Each month there are different topics for Member States to discuss. This week, Member States are discussing the 'Follow-up and Review of the post-2015 development framework.' Put into words we all understand, this is how Member States and other members of the global community can ensure we put words into action. To achieve sustainable development through the post-2015 framework we must ensure the goals are implemented, and to ensure they are implemented we must be able to monitor and review progress towards post-2015 goals, otherwise the last two years of efforts and time would be wasted.

The first two days have been characterized by Member States delivering statements and providing preliminary impressions on the 'Follow-up and Review', This includes topics such as Financing, national ownership, technology, national, regional and global accountability mechanisms. Positively, common themes have been raised from the statements; these include universality, nationally-owned agendas, exchanging experience of best practice, a multi-stakeholder approach that is inclusive and transparent. Much has also been discussed about the role envisioned for the High-Level Political Forum as the global body for the follow-up and review. Many details still need to be ironed out, but this is a positive step. The mood in the United Nations is cautiously positive.

So much time and energy has been put into this, the actions of the next few months have the potential to be the most important task of the United Nations; ensuring a just and equal world by eradicating poverty and ensuring sustainable development. This can have a huge impact on the lives of many people, that’s 1 in 9 people who do not have enough to eat and more than a billion people still live on less than $1.25-a-day.

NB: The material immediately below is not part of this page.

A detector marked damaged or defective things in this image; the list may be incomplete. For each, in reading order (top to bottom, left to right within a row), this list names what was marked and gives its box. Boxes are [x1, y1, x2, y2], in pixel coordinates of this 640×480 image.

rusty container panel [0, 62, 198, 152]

In terms of sexual and reproductive health and rights, poor sexual and reproductive health outcomes represent one-third of the total global burden of disease for women between the ages of 15 and 44 years, with unsafe sex a major risk factor for death and disability among women and girls in low- and middle-income countries. Reproductive disabilities and ill health are experienced more by women and girls and negatively affect their survival, health and well-being. The sexual and reproductive health of women and girls is important but also affects other aspects of their lives, such as their ability to stay in school and to live free from violence.

We look forward to continuing our engagement with the remaining sessions in June and July, where it is expected that governments will begin the 'real' negotiations to determine the new framework. This negotiation will be based on a 'zero draft' which summarises the discussions, points of consensus and ideas from the last five months.